- Seção de texto:
■ ■ ■ ■ ■ ■ ■
O CORVO

Um pouco febril. É por causa do resfriado.

Só me resta ficar quieta, assistindo televisão. E o que vejo agora? Uma família que adotou um corvo como animal de estimação. Até aí, tudo bem. A mulher trata o preto animal, como um cachorrinho ou gatinho. Ele parece ser muito esperto. Até aí, tudo bem também.

O corvo é uma ave que na mitologia era visto como portador de maus presságios devido sua plumagem preta e hábitos necrófagos. Sobre o fato de ele parecer ser bastante esperto, não é de se estranhar porque já foram feitos estudos e provado que o corvo possui um aparato cognitivo capaz de lhe propiciar diversas ações que podem ser compreendidas como sinais de inteligência.

Um espirro... Outro espirro.

O que me causa surpresa foi saber que o tal corvo, tem mais de 1.200 seguidores na Internet!

O que será isso? Falta de amor? Falta de sentimento que induz a se aproximar de outra pessoa com o intuito de protegê-la? De conservar a pessoa pelo qual se sente afeto? Falta de afeição por outro? Falta de ligação? Falta de disposição de afeto?

Ou está faltando receptor de amor? Medo de se relacionar com outro?

É... É bem mais fácil e seguro ter amor por um bichinho. Menos trabalhoso; menos perigoso; não machuca; não fere; não trai.
■ ■ ■ ■ ■ ■ ■
- Trecho de dados:
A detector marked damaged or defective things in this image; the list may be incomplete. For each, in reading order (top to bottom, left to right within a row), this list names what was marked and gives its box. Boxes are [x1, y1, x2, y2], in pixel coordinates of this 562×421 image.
■ ■ ■ ■ ■ ■ ■
- O que se pede:
a. Segundo a crônica sobre o corvo, quantos seguidores o corvo tem na Internet?
b. Reproduza, da crônica sobre o corvo, o trecho de "O corvo é uma" a "espirro... Outro espirro.".
c. Prossiga a crônica sobre o corvo a partir do ponto em que ela termina.

- Em resposta:
a. Mais de 1.200 seguidores.

b.
O corvo é uma ave que na mitologia era visto como portador de maus presságios devido sua plumagem preta e hábitos necrófagos. Sobre o fato de ele parecer ser bastante esperto, não é de se estranhar porque já foram feitos estudos e provado que o corvo possui um aparato cognitivo capaz de lhe propiciar diversas ações que podem ser compreendidas como sinais de inteligência.

Um espirro... Outro espirro.

c.
Uma assoada para limpar as fossas nasais do seu muco (eca; que nojo).

Nada contra o casal que cuida do corvo. É muito carinho para dar; então eles transferem todo carinho para o animal; dá para perceber pelo tom terno de voz utilizado pela senhora, dona do corvo.

Mais um espirro.

Minha indignação é causada pelo tempo perdido pelos jovens seguidores!

Alguém poderia dizer-me:

- Ah! Pelo menos, enquanto estão seguindo o corvo pela internet, não estão nas libertinagens da vida ou agindo desonestamente por aí.

Quem me garante isso? Quem me garante que esses jovens não têm mais nada na cabeça? Dá para fazer as duas coisas: seguir o corvo e viver na “putaria”.

Nesse tempo perdido poderiam estar lendo; estudando; pesquisando; assistindo algum filme ou documentário. Não querem pensar; não querem aprender!

Trancou meu nariz; respirando pela boca agora.

(Afinal, você veio aqui para falar de sua gripe? Do casal ter adotado um corvo como bicho de estimação? Do seu desprezo pelas pessoas que o seguem pela internet? O que você quer com tudo isso?).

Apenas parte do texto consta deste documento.